Some cures were effective, others less so. Cancer and its many forms always existed, and tumours, while often fatal, were treated with what was called Al Lessah, the thief’s mark. A traditional Arabic coffee cup was placed upside down on the tumour and the tip of a hot iron rod was used to cauterise the skin around the cup in a series of dots. Then the cup was removed and the tumour itself cauterised.
“Health care as we know it was very nonexistent in my grandparents’ time,” says Dr Kazim.
“My paternal grandfather was a hakim, or faith-healer, whom other people would visit for basic poultices, herbs and prayer,” she recalls.
“In my parents’ time, clinics and hospitals were built to care for the citizens. But initially, it was basic health care. People would still go abroad for major surgery and cancer treatment.

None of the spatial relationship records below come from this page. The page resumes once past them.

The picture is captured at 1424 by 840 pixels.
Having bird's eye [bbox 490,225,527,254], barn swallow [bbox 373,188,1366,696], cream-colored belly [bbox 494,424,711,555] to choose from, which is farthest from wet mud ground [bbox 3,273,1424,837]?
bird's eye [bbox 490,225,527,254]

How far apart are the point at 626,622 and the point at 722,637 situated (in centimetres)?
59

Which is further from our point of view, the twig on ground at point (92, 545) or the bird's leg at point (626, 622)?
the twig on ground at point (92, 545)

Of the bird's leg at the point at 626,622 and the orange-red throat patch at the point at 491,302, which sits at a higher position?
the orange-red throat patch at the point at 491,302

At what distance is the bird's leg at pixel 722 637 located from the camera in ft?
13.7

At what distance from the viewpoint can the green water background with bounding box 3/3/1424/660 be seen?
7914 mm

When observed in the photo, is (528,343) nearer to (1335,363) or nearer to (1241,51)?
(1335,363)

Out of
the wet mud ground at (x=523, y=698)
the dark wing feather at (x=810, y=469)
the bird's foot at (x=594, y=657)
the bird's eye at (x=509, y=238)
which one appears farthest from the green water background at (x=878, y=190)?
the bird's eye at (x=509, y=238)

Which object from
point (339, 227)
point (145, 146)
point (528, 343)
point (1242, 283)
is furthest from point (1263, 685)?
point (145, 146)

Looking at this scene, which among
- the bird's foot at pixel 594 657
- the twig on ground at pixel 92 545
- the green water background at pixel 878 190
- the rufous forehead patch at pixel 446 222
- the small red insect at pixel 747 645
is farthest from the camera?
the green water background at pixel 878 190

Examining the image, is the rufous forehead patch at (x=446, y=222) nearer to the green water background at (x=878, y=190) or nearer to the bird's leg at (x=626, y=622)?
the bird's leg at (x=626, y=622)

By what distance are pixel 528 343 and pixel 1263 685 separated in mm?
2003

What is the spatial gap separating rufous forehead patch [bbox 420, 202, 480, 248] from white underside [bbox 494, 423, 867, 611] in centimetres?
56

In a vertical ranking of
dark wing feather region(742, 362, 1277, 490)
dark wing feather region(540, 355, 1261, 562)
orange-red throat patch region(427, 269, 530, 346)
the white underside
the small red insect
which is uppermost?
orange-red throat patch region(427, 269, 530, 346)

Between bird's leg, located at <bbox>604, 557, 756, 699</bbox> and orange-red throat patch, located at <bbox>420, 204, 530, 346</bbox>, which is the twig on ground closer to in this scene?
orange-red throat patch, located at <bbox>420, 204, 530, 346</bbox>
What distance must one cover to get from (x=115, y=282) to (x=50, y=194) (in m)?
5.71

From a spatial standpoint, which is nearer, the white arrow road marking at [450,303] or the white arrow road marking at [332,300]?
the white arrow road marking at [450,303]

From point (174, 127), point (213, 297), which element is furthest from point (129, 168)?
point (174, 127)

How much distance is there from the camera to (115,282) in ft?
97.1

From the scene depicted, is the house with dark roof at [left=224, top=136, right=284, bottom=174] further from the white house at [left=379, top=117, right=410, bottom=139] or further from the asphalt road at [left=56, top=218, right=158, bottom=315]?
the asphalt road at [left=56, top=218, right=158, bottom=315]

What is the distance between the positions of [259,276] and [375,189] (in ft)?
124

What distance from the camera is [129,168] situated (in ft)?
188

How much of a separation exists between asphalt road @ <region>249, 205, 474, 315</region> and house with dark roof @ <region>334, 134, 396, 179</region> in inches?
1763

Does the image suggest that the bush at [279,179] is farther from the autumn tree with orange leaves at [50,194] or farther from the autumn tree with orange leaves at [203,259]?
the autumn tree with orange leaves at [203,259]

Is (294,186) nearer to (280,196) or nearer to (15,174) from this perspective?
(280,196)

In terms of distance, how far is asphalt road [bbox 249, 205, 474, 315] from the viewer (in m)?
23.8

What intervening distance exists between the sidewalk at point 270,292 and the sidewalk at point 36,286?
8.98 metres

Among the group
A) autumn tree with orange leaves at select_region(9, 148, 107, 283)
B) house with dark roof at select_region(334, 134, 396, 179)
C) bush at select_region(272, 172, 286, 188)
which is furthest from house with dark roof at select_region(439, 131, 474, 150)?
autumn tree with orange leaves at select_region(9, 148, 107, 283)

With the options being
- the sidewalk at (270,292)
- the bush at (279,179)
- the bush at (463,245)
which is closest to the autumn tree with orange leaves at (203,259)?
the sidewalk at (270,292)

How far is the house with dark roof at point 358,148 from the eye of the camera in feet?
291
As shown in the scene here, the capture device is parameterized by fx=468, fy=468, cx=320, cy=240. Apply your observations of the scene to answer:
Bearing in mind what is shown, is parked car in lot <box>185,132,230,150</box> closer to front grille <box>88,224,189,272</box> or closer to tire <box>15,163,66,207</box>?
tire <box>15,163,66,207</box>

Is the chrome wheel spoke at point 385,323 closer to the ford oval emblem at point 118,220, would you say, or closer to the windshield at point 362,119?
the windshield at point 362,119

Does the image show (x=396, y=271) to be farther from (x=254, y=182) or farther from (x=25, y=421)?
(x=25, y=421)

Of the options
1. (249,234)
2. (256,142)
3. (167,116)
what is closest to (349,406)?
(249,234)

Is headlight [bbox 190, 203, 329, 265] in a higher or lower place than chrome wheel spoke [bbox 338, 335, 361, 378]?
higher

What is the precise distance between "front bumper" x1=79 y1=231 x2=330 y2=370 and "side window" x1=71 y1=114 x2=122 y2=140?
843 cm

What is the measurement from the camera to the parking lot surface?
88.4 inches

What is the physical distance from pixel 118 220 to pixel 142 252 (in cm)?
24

And now we have a health system that can deal with the majority of health issues as good as any centre in the West.
“The inspirational side is that in a short time span, all the awareness talks and programmes that I have done are actually working. Women now will check themselves rather than wait for something to happen to them. I now very rarely see advanced cases of breast cancer, like the ones I used to see when I was an intern,” says Dr Kazim, who also founded and still runs a breast cancer support group and charity in Dubai called Brest Friends.
“And the treatment of breast cancer in this country is now on par with the West. Patients can now see that early detection and good medical treatment means you don’t have to die from breast cancer.”
She is also a freelance writer on women’s health issues and is married to an American television journalist. They have two daughters, who are 12 and 14.
One of the things Dr Kazim would like see is a better approach to how workplaces take motherhood into consideration.
“I wish there was an easier way to balance my work with my family. When I returned to the UAE, there was no possibility of having a part-time job so that I could spend more time with my babies. The attitude was that you are either working or not.
“None of the government hospitals would give me a part-time job. I eventually worked in a private hospital, which did, but only initially and then they changed their practice,” she says.
“So when I had my next child, I only had six weeks of paid maternity leave. This is crazy when you see what other developed countries are doing to keep women in the workforce. This needs to change.”
What has helped women the most in the UAE, according to Dr Kazim, is education and “the freedom to be educated and to obtain a government scholarship to do so with the prospect of a job when you get home.
“So, the only thing I had to worry about was studying hard and passing my exams so that I could be the best surgeon I could.”
Her message to future generations of female doctors is clear: “Work hard to serve your people and don’t give up. It’s a long and difficult road and a challenge to balance work with home life. But it’s possible.”